Terkait penanganan paham radikal terorisme yang mengatasnamakan agama, Kiai Mahrus memberikan apresiasi terhadap upaya Badan Nasional Penanggulangan Terorisme (BNPT) dalam mempererat hubungan dan bersinergi dengan para alim ulama. Ia menilai hal ini adalah langkah yang tepat, sebagaimana ulama yang merupakan ujung tombak dari para umat.
“BNPT ini dekat dengan ulama. Antara ulama dan umara memang tidak bisa dipisahkan, jadi harus saling bekerjasama dalam hal ini untuk menjaga NKRI,” ucap alumni Pondok Pesantren Lirboyo Kediri ini.

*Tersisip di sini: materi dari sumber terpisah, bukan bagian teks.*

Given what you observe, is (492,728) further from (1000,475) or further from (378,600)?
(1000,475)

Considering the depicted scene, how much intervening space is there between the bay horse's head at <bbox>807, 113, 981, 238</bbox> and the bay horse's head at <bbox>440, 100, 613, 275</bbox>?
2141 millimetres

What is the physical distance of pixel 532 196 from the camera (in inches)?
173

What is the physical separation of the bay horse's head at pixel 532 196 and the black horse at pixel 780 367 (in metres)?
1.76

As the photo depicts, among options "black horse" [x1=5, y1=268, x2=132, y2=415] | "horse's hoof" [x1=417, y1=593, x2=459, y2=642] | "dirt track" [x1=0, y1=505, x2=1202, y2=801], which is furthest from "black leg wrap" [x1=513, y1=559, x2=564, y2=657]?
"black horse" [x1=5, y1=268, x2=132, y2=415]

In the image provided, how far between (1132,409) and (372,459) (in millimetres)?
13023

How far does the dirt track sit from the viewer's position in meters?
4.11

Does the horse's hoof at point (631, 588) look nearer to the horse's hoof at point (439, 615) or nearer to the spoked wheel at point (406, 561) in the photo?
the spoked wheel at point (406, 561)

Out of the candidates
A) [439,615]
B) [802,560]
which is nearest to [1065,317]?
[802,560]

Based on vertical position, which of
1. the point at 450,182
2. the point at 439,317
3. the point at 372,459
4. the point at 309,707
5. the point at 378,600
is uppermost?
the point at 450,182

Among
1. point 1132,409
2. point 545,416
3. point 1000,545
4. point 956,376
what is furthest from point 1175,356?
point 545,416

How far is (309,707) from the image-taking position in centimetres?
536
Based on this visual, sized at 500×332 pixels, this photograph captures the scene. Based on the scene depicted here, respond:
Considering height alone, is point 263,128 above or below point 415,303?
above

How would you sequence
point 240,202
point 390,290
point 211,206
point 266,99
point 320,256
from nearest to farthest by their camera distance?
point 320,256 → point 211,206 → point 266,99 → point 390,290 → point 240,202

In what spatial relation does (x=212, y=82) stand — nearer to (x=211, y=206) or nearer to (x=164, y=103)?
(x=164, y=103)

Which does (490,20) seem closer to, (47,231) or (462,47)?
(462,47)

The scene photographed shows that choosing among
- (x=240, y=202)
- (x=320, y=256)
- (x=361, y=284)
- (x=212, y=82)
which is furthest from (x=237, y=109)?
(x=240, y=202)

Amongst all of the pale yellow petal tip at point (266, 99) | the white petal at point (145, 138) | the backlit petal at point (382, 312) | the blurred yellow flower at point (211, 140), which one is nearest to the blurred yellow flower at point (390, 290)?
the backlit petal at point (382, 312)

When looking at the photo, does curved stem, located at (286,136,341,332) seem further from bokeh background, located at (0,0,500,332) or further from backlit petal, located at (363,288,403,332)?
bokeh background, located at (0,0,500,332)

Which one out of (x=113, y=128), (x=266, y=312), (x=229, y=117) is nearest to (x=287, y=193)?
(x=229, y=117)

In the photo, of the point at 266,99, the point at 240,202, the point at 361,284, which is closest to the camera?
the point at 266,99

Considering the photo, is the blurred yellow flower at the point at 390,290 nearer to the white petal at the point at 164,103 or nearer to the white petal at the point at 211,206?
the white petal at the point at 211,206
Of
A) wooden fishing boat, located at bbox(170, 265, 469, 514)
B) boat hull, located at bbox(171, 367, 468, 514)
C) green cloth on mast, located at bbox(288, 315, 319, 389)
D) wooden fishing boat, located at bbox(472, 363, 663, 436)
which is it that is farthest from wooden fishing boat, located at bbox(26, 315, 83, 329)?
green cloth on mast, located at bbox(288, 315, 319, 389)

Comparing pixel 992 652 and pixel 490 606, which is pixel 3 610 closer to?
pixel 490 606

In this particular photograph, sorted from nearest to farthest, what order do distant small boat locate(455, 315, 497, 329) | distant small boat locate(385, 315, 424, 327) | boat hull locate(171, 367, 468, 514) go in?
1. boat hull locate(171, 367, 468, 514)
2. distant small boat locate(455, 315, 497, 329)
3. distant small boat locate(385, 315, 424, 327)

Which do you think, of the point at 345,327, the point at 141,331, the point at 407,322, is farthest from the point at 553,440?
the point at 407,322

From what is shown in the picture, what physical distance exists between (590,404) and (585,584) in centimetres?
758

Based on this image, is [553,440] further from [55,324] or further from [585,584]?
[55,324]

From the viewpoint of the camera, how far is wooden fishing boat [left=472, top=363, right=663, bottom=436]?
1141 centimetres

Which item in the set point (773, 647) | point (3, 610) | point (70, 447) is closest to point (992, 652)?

Kiai Machrus juga mengamati fenomena di masyarakat yang cenderung terburu-buru dalam membagikan ilmu.
Padahal pemahamannya belum tuntas sehingga menyebabkan banyak timbul kekeliruan dan distorsi terkait ajaran agama.
“Misalnya, orang hanya baca sedikit di koran, di sosmed atau bahkan tabloid soal dalil ini dan itu. Alhasil pemahaman agamanya jadi hanya sepucuk, tidak didalami sehingga tidak paham ajaran agama yang sesungguhnya,” jelasnya.
Ia menilai, pemerintah harus memiliki program, baik dengan ulama maupun ormas keagamaan yang moderat untuk mensosialisasikan dan membina masyarakat untuk berkehidupan yang damai di tengah perbedaan,
“Program itu berupa penguatan nilai-nilai Pancasila dan manfaatnya, serta tentang menjaga NKRI dan sebagainya,” kata Machrus.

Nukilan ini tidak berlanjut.